NOTICE OF EXTRAORDINARY GENERAL MEETING IN EGETIS THERAPEUTICS AB (PUBL)
September 30, 2024
The shareholders of Egetis Therapeutics AB (publ), reg. no. 556706–6724 (the “Company” or “Egetis”), are hereby convened to the extraordinary general meeting on Friday October 25, 2024 at 14.00 (CEST) at the premises of Advokatfirman Vinge on Smålandsgatan 20, SE-111 46 Stockholm, Sweden. Registration to the extraordinary general meeting starts at 13.30 (CEST).
Right to participate in the extraordinary general meeting
Participation in the extraordinary general meeting at the venue
A shareholder who wishes to participate in the extraordinary general meeting at the venue in person or represented by a proxy must be registered in the share register kept by Euroclear Sweden AB on the record date on Thursday October 17, 2024. Shareholders whose shares are registered in the name of a nominee must, well in advance of this date, re-register the shares in their own name. Such registration may be temporary and must have been effected on Monday October 21, 2024, in order for the shareholder to exercise the right to participate in the general meeting.
Shareholders who wish to participate in the extraordinary general meeting shall further give notice no later than Monday October 21, 2024, to the address: Egetis Therapeutics, Klara Norra Kyrkogata 26, SE-111 22, Stockholm, Sweden or via e-mail to [email protected]. When providing such notice, the shareholder shall state name, address, telephone number, personal or corporate registration number as well as shareholding.
If a shareholder is represented by proxy, a written, dated proxy for the representative must be issued.
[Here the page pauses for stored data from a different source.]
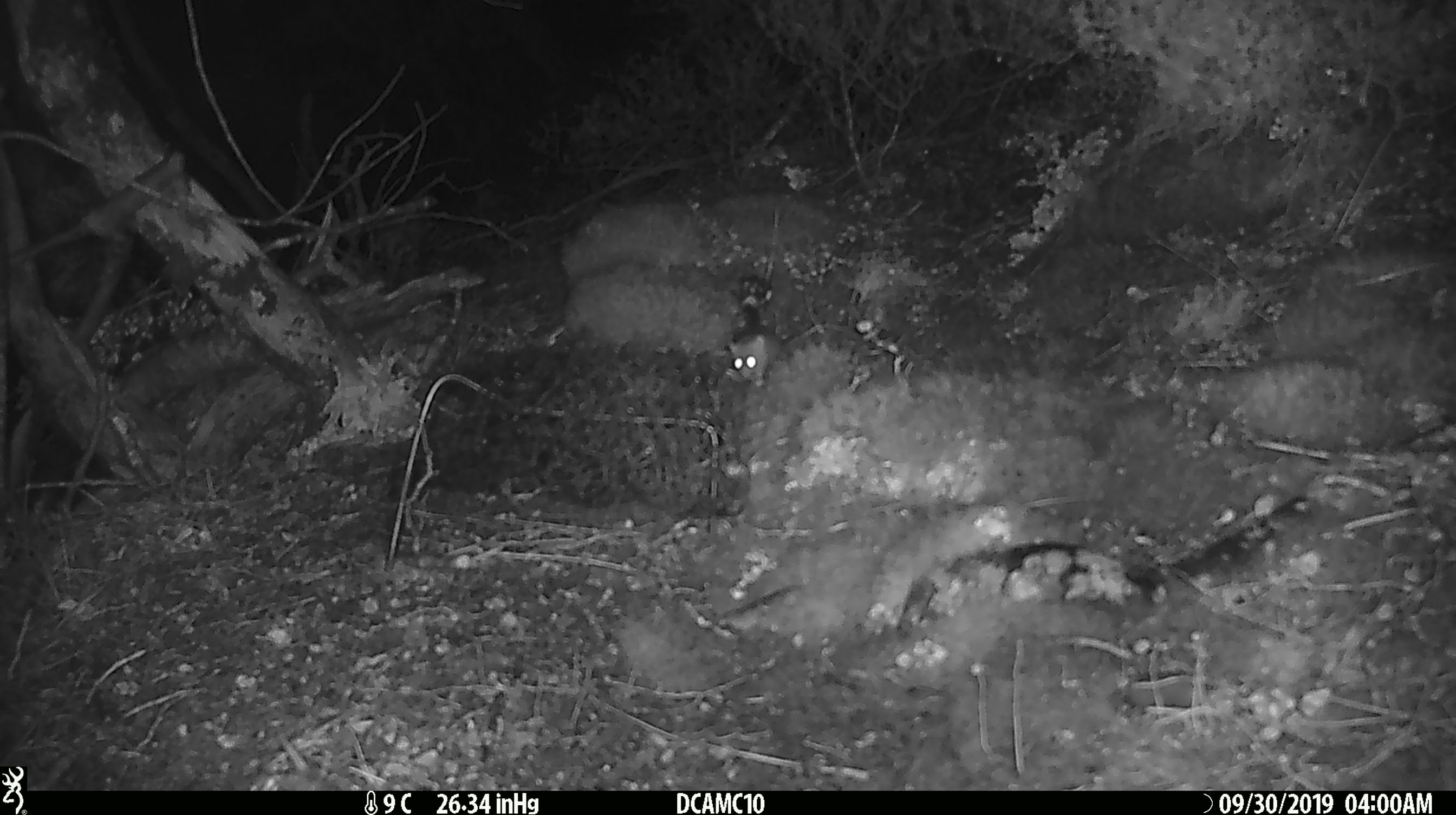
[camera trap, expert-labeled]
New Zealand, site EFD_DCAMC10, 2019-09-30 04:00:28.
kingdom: Animalia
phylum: Chordata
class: Mammalia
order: Rodentia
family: Muridae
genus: Mus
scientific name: Mus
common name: mouse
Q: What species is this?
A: Mouse (Mus).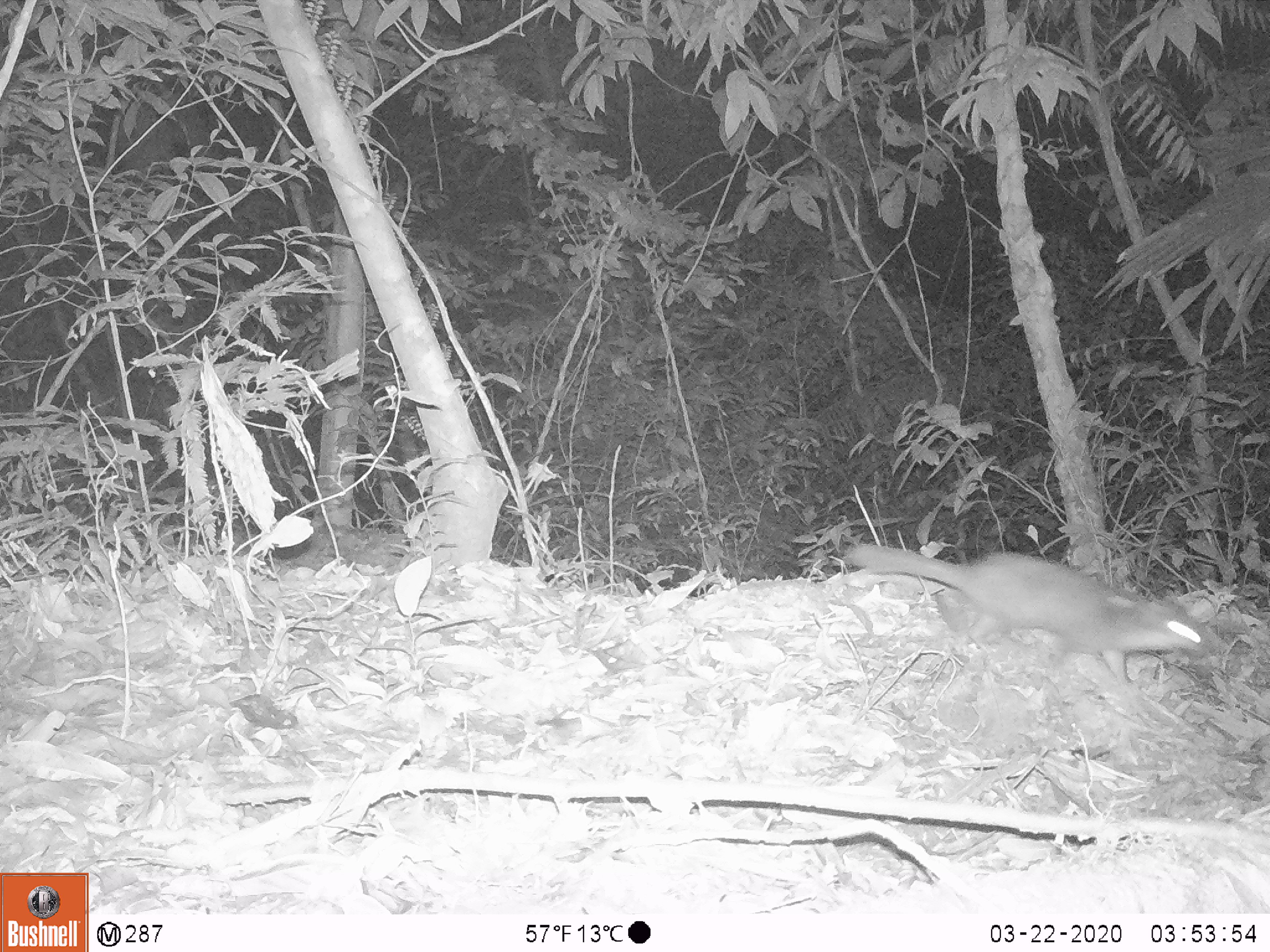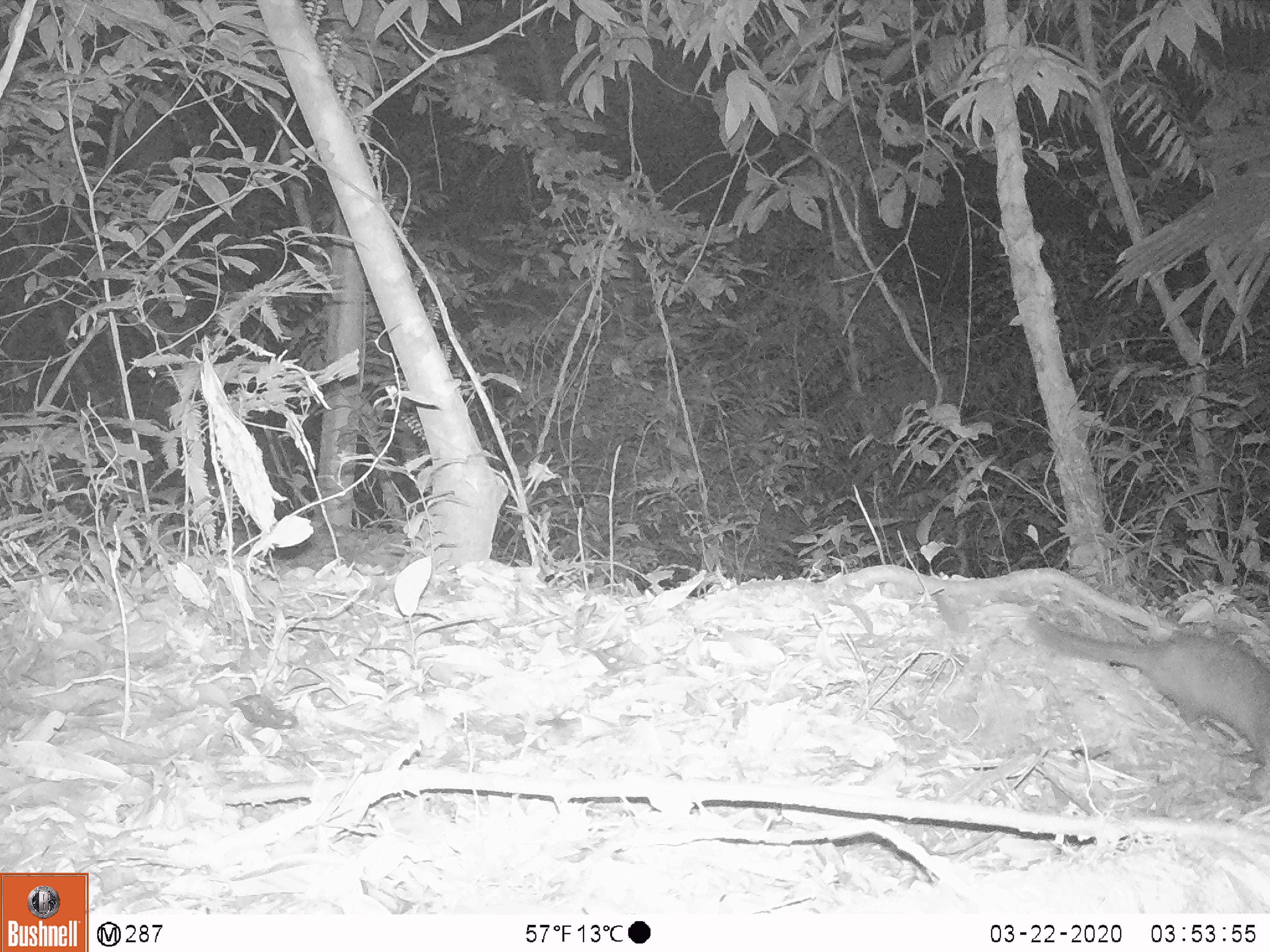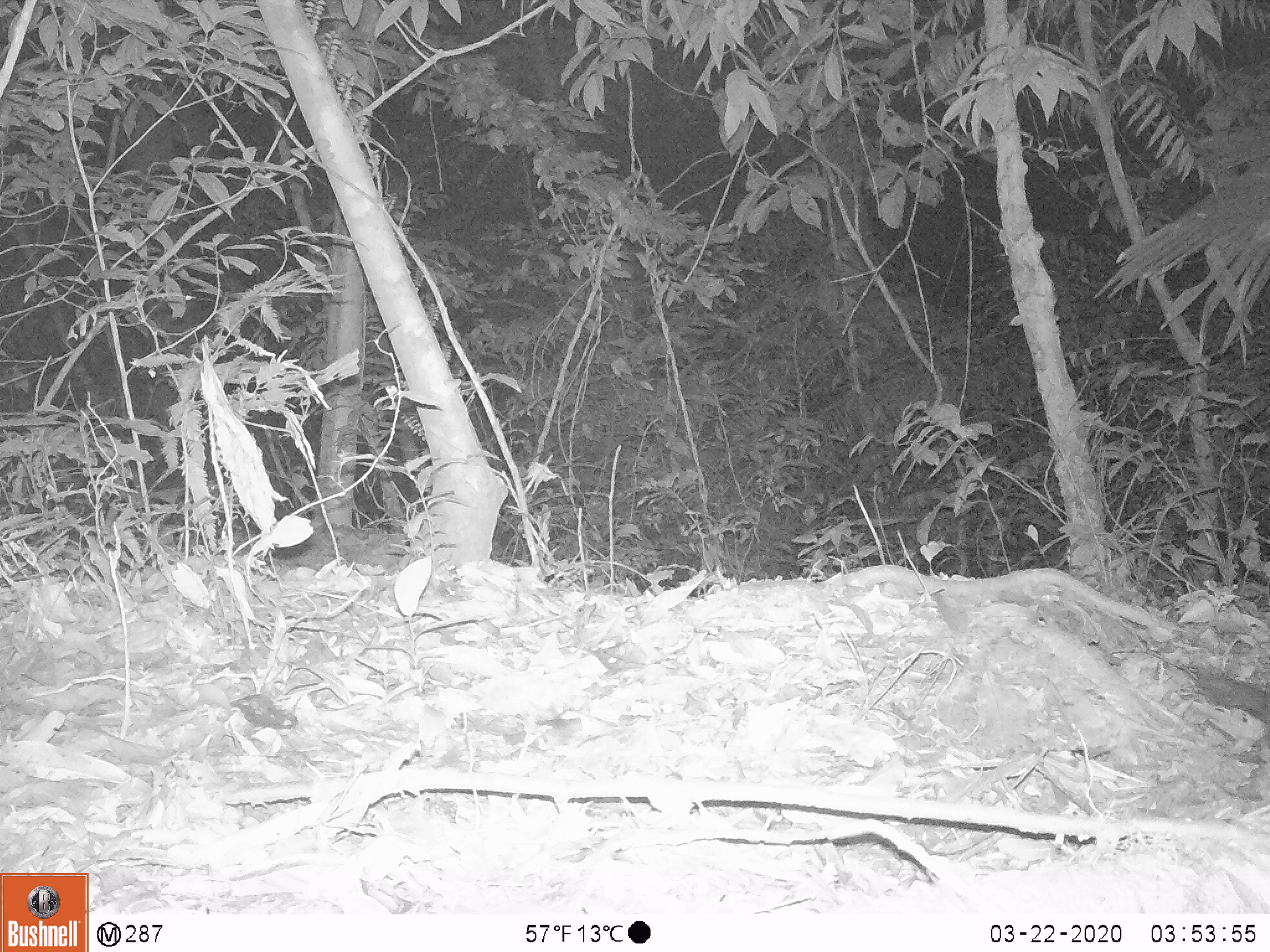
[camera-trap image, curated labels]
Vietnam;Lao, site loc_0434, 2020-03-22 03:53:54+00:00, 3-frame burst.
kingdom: Animalia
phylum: Chordata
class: Mammalia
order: Carnivora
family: Mustelidae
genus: Melogale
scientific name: Melogale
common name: ferret badger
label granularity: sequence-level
A proxy form is available on the Company’s website, www.egetis.com. If the proxy is issued by a legal entity, a certificate of registration or equivalent certificate of authority should be enclosed. To facilitate the registration at the general meeting, the proxy and the certificate of registration or equivalent certificate of authority should be sent to the Company as set out above so that it is received no later than Thursday October 24, 2024.
Participation by advance voting
A shareholder who wishes to participate in the extraordinary general meeting by advance voting must (i) be recorded as a shareholder in the share register maintained by Euroclear Sweden AB relating to the circumstances on Thursday October 17, 2024, and (ii) give notice no later than Monday October 21, 2024, by casting its advance vote in accordance with the instructions below so that the advance vote is received by the Company no later than on that day.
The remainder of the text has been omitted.